Amazon has seen the future of predictability

Think of a number. Any number between one and 10.

Was it the number seven by any chance?

Probably not, but it was the best I could do. According to a stack of earlier experiments, seven is the most picked number, with just over 20 per cent of selections, so, as I said, I did as well as I could under the circumstances. But that still means that of the 130,000 people that read this column, only about 28,000 were pleasantly surprised in paragraph two.

If I was going to get a better result, I would need more information. I would need to know each reader individually and what number they plumped for every time someone had previously asked them to pick a number.

Clearly, I am not a party to that kind of information so I will settle for my one-in-five success ratio. More organisations, however, are moving beyond those odds and playing the guessing game with increasing degrees of certainty. They have the repeat interactions, the big data skills and the customer relationship management granularity to identify individual customers. All that enables them to enter a zone of market orientation few firms ever dreamed possible – prediction.

Take the American company Target. Over the past decade, a team at the Minneapolis-based retailer’s headquarters has combed through literally billions of transactions and millions of individual customer records in order to achieve one of the most vital acts of market segmentation – identifying pregnant women. Of all the potential segments a marketer can chase, a pregnant woman (and the man that usually comes with her) is a veritable Aladdin’s Cave of new purchases and price insensitivity. Little wonder, then, that thousands of brands battle it out over new mothers every year. But Target went one stage further and used purchase data, demographic information and complex analytical tools to predict who was pregnant before they had given birth and, on occasion, before the woman in question herself knew she was expecting.

You have probably experienced something similar if you run Google on your mobile phone. Those cards it throws up at the bottom of the screen are another example of predictive modelling. Google has access to your texts, emails and calendar. Thanks to the GPS on your phone it also knows where you are. Google’s Now software adds it all up and then suggests useful information like how far from the airport you are or the fact that your next meeting will start slightly later because your colleague will be delayed on the M6.

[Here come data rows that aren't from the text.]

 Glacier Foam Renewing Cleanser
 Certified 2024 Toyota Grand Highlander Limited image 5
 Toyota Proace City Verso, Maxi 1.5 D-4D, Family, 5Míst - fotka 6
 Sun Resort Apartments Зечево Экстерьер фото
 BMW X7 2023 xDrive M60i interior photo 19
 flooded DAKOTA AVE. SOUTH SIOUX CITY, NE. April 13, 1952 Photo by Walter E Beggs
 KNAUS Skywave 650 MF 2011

Tesco is up to it too. For several years, the supermarket giant has used a combination of climate data and scanner data from its UK network of stores to predict shopper behaviour and change its supply orders. If the weather data predicts a warmer than expected first week of September, Tesco orders more cordial and crisps to the Wigan store because its data shows a spike in demand for them when the temperature rises at that time of year.

The latest predictive genius is Amazon. One of the few strategic disadvantages it faces versus high street rivals is the frustrating delay between purchase and product arrival. Not surprisingly, Amazon has heavily invested in its supply chain to reduce this wait time exponentially. But now the Seattle-based company has gone one better and filed a patent for what it is calling ‘anticipatory shipping’. Using previous orders and past product searches, Amazon is apparently capable of guessing not only what you are interested in and whether you will buy it but also specifically when you will place the order. That knowledge allows Amazon to ‘pre-ship’ the product to a nearby depot so that it is effectively waiting for you before you even click on the purchase button or work out you need it in the first place. Right now in a depot in Slough there is an inflatable sex toy with your name on it waiting for you to realise you need it. And Amazon knows that on Tuesday, the moment will come.

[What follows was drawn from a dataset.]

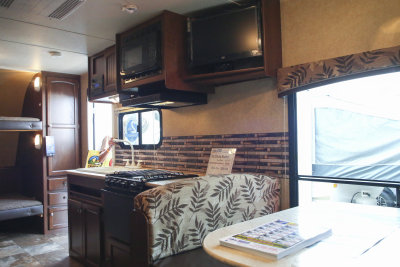 jX213_00014065.jpg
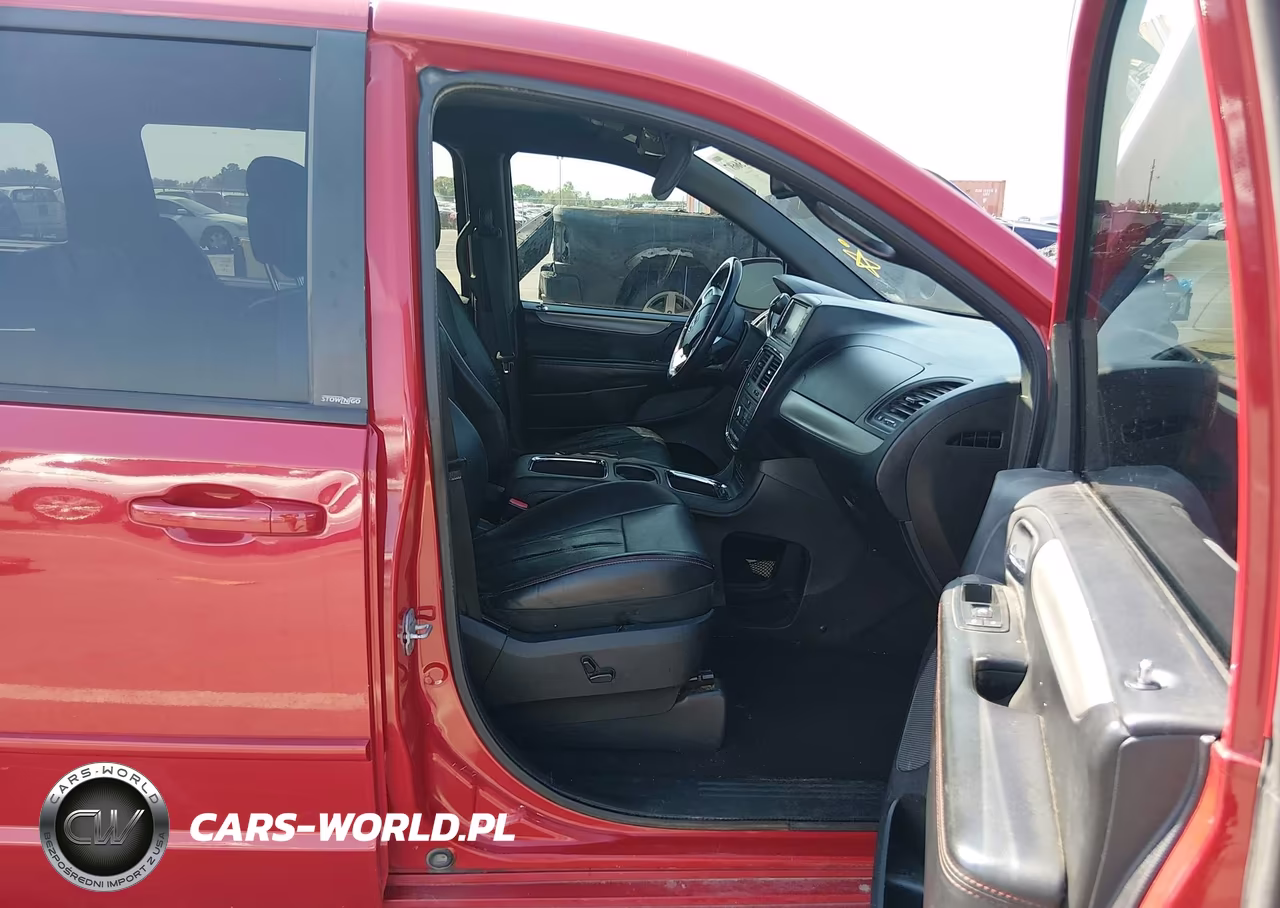 2013 Dodge Grand Caravan R-T VIN:2C4RDGEGXDR683704 - 5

This is probably all too much for many of you. Most British companies don’t even know who bought their products last year let alone who will buy them in the future. Market orientation for most companies in my experience is non-existent.

For the select few, however, it means not only knowing the consumer’s mind but knowing it better than they do. That’s one hell of a competitive advantage.

But you already knew I was going to say that. Right?